• [Source extract]

·····

# Looking for the right home in NY/VT



## makeitdolou (Dec 6, 2005)

Hi all, 

I am going to throw this thought out to the universe. I am looking for Home Right - somewhere around the Bennington/Hoosick area of VT/NY. Home Right would have some acreage and an outbuilding so I could raise some lambs and have a garden and my honeybees, and would be an older home that was loved before and could be loved again. I would be interested in a caretaker position, lease option or contract for deed but could refinance at a later date. Are you out there, Home Right?


----------



## makeitdolou (Dec 6, 2005)

bump
Still looking, still hoping.


----------



## getoutoftown (Mar 8, 2007)

did you read emulkahi1's advice:

Join Date: Apr 2006
Location: Central MT
Posts: 252
The Caretaker Gazette, at www.caretaker.org.

Unfortunately, it requires a subscription fee of something like $29 (good for the year). But I guess one could look at it as a one time fee of $29 being a pretty good trade for a place to live.

·····

Answer these questions about the forum thread above:
1. Around which area is the first post's author looking for a home?
2. Which animals does that author want to raise on the property?
3. Which publication does the reply recommend, and about how much does its subscription cost?

• [Data entries]
·····

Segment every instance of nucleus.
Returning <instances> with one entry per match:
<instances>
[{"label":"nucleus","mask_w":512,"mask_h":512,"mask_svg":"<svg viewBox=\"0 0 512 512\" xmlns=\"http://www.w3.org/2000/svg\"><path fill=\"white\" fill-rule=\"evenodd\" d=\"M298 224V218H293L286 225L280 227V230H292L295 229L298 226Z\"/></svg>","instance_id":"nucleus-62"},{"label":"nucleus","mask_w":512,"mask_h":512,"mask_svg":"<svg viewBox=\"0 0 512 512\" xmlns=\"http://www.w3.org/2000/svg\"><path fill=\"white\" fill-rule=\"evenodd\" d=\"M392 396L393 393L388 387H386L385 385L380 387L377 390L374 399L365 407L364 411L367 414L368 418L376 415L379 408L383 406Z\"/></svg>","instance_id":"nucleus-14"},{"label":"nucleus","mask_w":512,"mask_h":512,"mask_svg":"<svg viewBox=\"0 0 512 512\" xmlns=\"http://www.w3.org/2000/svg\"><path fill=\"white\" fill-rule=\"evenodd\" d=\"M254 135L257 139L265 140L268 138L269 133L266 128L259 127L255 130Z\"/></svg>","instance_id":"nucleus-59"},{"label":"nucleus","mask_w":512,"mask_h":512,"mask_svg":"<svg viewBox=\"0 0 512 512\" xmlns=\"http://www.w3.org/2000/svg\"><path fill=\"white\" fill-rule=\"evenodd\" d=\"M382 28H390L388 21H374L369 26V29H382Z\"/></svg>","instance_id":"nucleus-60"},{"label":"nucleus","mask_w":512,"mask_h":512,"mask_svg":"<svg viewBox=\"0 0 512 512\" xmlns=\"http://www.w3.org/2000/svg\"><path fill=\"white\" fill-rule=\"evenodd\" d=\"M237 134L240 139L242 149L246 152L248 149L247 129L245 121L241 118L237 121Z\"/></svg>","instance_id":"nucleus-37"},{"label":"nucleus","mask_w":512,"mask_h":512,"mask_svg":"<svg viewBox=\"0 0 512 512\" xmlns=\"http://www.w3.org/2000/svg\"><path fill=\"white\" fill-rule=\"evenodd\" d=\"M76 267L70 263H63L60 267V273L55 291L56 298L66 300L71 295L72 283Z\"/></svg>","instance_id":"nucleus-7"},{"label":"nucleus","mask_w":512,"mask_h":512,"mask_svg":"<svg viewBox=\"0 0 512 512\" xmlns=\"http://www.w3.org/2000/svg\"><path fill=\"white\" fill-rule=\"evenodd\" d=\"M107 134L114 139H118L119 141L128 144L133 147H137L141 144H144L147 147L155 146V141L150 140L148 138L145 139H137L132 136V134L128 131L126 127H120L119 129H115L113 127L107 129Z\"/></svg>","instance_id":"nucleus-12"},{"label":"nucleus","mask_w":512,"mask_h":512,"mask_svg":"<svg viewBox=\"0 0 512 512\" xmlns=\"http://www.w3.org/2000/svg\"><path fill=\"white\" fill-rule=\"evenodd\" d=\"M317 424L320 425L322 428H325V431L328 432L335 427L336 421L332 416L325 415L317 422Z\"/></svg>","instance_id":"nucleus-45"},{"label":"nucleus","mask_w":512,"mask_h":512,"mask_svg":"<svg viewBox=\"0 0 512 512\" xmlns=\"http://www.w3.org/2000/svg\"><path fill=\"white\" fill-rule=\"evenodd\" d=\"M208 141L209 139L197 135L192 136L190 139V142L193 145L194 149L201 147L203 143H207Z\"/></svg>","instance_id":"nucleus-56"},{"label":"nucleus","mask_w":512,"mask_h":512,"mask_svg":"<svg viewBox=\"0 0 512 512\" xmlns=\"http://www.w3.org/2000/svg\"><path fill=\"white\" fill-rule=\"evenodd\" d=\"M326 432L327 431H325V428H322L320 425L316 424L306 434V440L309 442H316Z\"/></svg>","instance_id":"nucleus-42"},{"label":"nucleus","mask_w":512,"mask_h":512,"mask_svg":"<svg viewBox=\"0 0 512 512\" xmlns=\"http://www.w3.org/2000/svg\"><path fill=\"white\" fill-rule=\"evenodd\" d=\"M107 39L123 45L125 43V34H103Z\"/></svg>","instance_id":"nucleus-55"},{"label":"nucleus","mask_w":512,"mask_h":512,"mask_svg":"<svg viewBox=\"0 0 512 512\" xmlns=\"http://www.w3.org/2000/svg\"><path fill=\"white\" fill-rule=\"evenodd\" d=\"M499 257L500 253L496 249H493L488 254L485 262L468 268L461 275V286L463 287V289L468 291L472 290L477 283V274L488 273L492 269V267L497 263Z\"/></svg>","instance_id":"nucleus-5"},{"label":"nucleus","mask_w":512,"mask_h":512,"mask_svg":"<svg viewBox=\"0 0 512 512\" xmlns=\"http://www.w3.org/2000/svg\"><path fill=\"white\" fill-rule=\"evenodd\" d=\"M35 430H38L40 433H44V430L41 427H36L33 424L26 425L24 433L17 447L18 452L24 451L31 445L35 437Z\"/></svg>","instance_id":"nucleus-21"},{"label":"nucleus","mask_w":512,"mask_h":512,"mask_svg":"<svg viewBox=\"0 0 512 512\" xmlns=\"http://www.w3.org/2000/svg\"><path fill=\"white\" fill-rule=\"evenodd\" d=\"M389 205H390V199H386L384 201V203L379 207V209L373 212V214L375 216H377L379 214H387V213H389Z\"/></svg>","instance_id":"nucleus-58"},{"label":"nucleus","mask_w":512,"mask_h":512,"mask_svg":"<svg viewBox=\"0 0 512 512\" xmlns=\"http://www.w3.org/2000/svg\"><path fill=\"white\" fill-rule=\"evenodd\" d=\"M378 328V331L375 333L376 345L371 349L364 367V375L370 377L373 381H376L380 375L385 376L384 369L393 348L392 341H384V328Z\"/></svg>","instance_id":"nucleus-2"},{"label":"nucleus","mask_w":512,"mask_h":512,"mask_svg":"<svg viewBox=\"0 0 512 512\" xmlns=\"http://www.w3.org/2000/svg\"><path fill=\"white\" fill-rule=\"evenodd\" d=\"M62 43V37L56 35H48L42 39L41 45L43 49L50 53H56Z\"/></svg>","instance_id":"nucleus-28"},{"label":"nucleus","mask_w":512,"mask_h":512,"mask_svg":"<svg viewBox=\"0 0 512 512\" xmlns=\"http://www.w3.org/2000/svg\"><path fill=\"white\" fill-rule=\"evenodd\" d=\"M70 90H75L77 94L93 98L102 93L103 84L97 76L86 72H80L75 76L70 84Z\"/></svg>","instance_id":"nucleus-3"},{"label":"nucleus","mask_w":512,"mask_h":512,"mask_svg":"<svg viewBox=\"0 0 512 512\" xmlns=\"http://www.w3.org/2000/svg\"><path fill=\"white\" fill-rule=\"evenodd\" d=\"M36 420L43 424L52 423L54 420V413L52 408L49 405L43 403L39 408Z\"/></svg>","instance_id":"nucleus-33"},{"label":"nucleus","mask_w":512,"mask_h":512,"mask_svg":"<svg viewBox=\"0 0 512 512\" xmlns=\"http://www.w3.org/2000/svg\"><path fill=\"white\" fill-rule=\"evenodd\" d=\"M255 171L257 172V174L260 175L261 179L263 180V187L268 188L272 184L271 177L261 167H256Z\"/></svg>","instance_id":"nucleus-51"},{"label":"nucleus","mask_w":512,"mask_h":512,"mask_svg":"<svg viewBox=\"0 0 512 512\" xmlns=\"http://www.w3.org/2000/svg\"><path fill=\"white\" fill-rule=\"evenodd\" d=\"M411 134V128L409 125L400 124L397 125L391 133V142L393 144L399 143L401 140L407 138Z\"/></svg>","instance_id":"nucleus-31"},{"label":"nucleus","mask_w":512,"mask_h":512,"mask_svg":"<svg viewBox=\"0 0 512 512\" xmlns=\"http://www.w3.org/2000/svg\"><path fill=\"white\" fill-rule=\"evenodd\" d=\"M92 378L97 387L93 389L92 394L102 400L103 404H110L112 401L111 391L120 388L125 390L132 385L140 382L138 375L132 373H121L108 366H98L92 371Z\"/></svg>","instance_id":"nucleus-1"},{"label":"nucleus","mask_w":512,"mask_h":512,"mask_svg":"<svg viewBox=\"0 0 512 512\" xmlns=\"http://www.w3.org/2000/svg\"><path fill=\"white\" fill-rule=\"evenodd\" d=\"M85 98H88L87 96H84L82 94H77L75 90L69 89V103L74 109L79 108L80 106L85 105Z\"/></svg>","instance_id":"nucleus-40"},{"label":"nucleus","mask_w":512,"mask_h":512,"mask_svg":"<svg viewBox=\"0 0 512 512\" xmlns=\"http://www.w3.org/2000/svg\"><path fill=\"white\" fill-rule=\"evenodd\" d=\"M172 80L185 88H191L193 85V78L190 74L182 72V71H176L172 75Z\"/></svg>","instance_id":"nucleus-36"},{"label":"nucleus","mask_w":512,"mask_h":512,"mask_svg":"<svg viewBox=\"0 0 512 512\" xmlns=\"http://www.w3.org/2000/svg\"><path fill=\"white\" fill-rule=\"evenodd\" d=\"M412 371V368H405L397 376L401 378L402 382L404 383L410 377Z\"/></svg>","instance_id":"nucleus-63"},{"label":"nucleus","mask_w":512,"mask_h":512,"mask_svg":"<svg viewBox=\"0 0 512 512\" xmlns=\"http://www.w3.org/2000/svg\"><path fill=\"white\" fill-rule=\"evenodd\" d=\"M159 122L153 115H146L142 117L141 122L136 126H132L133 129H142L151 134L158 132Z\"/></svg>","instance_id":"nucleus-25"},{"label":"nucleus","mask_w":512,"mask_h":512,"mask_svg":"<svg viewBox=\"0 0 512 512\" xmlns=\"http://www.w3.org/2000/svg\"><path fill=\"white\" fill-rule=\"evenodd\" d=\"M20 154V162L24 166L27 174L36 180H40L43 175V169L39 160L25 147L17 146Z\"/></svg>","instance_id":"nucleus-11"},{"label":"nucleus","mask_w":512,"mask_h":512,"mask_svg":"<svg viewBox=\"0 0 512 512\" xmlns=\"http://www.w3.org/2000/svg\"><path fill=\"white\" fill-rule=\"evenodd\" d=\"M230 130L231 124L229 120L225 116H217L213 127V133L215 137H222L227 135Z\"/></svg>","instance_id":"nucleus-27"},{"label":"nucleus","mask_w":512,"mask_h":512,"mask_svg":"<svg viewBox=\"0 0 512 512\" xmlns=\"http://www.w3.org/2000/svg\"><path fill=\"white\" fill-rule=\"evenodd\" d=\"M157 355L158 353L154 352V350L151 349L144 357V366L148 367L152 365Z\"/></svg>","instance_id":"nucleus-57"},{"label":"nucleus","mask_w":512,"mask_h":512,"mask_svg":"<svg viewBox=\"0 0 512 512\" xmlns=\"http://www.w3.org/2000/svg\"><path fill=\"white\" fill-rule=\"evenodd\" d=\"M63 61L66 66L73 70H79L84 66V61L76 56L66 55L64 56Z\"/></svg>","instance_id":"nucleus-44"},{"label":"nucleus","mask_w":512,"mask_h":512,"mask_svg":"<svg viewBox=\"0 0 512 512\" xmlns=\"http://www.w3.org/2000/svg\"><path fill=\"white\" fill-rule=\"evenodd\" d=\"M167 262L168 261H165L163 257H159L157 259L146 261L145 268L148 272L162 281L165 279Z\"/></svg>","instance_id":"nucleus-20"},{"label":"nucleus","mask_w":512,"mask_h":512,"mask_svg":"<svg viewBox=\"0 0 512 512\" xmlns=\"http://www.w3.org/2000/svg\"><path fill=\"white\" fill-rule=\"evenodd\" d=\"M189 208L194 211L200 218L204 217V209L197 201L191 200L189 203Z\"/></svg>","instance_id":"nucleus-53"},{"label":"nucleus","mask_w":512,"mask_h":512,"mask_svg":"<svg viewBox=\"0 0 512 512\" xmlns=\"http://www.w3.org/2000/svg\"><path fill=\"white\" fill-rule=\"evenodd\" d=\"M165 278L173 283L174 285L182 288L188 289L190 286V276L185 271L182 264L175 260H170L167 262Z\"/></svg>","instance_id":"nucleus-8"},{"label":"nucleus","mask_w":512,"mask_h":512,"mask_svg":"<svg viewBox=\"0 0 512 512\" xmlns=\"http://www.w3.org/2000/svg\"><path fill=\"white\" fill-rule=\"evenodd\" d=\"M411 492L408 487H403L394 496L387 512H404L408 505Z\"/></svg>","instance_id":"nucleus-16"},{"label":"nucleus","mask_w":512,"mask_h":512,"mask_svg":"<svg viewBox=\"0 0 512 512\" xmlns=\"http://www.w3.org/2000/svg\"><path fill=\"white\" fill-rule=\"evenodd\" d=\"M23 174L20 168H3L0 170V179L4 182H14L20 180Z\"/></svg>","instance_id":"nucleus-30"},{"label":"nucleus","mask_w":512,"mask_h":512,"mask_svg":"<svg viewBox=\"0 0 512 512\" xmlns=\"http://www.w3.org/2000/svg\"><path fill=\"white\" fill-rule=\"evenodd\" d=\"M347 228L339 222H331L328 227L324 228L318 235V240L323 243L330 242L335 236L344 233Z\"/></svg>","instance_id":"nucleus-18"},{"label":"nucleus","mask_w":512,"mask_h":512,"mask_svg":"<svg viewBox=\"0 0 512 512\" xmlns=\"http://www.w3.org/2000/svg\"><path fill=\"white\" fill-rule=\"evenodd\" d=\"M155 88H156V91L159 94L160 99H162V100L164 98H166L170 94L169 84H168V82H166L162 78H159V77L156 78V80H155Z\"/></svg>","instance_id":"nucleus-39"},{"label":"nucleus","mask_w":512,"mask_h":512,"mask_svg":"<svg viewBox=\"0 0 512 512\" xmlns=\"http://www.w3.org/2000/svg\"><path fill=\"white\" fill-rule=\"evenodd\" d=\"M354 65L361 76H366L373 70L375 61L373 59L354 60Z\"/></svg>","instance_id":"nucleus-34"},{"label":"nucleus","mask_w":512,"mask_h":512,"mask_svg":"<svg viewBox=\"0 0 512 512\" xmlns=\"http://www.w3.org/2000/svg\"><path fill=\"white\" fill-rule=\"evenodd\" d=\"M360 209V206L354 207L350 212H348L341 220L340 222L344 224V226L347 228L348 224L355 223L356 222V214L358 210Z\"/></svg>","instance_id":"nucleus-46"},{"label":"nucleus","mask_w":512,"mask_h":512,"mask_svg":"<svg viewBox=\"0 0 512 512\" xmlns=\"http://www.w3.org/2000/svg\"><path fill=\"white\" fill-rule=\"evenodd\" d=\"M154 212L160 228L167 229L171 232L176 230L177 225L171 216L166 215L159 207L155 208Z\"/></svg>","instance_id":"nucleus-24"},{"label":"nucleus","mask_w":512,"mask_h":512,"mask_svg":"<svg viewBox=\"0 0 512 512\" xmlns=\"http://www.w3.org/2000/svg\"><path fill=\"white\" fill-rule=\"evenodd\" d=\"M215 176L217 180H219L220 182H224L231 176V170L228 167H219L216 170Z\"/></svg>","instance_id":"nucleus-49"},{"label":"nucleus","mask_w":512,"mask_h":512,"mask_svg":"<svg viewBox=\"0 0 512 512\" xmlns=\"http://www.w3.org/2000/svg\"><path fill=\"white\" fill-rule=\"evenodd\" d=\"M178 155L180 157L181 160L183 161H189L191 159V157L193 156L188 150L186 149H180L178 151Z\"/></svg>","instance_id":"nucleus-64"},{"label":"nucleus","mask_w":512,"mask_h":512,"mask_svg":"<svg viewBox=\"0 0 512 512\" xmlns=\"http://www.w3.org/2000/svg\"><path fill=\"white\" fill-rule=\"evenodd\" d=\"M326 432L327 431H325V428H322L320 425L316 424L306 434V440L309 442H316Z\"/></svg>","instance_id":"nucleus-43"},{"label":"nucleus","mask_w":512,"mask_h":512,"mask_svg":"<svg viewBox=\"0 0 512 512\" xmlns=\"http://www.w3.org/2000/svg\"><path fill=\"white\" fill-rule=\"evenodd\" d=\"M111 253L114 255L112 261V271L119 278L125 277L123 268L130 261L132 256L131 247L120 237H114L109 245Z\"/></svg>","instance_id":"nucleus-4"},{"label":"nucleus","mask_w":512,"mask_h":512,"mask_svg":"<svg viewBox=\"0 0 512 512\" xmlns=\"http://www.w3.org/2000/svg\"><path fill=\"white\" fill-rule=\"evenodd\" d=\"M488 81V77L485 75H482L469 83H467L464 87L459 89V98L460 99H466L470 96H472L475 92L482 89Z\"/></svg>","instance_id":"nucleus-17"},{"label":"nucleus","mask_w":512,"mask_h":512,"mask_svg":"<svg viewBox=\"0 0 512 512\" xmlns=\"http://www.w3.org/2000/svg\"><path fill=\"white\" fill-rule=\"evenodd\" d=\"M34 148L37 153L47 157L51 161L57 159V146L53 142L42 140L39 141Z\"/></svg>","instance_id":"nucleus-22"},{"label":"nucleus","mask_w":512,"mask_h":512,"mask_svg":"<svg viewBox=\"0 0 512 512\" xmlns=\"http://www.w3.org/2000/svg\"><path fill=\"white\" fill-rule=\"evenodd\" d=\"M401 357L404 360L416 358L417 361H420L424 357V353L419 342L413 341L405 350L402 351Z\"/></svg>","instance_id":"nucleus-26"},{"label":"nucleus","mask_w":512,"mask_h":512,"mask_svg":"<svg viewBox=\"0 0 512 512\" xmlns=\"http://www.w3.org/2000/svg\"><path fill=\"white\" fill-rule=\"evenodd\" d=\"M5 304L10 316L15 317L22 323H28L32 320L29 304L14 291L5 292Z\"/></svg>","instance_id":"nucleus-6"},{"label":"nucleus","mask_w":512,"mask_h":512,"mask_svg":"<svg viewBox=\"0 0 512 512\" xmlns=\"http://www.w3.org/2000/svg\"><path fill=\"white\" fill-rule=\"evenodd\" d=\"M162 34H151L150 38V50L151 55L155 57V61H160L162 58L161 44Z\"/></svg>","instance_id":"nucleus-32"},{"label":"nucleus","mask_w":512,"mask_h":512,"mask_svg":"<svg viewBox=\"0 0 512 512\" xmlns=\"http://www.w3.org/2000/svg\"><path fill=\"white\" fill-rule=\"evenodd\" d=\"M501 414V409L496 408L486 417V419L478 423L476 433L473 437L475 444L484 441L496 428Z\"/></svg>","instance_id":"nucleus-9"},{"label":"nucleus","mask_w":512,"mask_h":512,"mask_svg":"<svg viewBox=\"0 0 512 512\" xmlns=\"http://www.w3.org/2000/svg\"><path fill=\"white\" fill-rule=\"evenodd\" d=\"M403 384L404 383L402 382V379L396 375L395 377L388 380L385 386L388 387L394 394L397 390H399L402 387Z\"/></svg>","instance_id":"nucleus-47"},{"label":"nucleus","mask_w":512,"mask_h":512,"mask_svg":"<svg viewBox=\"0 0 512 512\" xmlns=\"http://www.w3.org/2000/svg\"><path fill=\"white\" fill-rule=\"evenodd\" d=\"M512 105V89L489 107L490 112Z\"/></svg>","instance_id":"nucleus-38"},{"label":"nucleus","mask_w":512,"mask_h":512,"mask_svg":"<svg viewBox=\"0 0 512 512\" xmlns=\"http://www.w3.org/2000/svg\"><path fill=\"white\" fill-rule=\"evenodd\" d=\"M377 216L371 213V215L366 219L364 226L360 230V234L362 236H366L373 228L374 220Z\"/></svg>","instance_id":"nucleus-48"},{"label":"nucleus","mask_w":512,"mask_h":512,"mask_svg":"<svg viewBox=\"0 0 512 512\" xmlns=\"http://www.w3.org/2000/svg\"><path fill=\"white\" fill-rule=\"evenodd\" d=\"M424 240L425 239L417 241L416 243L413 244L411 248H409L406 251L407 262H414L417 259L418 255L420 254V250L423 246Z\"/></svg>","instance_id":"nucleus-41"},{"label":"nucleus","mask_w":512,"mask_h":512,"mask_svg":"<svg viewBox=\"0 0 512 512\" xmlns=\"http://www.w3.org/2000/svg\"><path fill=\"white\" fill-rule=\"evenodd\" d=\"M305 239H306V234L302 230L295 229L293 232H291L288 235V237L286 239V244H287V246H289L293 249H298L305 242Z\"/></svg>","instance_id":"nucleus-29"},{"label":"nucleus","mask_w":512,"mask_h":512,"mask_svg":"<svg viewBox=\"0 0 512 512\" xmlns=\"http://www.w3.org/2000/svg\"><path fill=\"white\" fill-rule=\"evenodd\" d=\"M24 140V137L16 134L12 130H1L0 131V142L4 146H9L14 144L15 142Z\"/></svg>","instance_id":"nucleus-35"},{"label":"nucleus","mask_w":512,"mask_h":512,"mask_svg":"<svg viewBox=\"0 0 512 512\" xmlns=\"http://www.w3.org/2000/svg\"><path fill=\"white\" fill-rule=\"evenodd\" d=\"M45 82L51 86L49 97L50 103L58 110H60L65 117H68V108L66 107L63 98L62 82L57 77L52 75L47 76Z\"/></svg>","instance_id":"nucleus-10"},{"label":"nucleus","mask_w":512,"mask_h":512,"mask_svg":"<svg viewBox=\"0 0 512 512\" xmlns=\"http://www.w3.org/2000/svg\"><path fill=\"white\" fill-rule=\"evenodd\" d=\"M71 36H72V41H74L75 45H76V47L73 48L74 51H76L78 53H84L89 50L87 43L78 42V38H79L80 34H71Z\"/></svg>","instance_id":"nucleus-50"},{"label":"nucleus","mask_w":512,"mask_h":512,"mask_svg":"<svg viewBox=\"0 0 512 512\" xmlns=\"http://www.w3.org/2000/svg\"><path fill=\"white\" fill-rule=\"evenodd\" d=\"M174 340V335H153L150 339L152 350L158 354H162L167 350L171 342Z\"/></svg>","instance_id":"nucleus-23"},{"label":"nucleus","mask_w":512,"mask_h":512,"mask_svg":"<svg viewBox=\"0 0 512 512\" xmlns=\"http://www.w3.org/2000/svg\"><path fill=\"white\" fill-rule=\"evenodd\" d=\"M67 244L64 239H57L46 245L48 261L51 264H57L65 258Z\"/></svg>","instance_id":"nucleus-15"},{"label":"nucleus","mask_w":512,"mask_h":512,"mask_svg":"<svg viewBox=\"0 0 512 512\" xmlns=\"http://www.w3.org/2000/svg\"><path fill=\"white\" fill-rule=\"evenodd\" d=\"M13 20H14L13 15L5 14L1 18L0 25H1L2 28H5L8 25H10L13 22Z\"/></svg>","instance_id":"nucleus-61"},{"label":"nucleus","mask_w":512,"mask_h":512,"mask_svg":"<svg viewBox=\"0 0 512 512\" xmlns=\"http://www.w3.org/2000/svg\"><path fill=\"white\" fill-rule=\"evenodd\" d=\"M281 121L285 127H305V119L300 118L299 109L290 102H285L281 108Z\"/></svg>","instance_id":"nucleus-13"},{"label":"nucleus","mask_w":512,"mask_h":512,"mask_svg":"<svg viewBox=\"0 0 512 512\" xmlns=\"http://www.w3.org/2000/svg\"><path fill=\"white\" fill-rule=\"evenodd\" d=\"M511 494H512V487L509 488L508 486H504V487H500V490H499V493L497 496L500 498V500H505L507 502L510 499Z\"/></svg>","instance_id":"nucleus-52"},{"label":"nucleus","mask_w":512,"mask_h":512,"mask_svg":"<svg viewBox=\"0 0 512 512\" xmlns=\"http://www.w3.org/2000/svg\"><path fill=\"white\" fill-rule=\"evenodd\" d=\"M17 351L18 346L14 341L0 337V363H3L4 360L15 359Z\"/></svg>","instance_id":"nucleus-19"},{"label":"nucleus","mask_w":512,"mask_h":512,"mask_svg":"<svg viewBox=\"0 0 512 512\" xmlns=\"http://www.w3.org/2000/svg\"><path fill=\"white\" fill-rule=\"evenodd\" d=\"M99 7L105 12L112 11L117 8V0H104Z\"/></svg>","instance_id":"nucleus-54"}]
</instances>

·····

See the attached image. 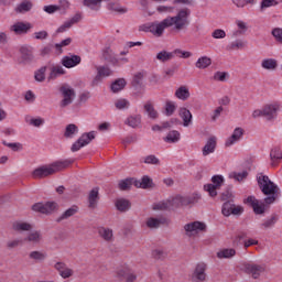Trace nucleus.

·····

• [Task result]
1. Around the Bennington/Hoosick area of VT/NY.
2. Lambs and honeybees.
3. The Caretaker Gazette, at about $29 for the year.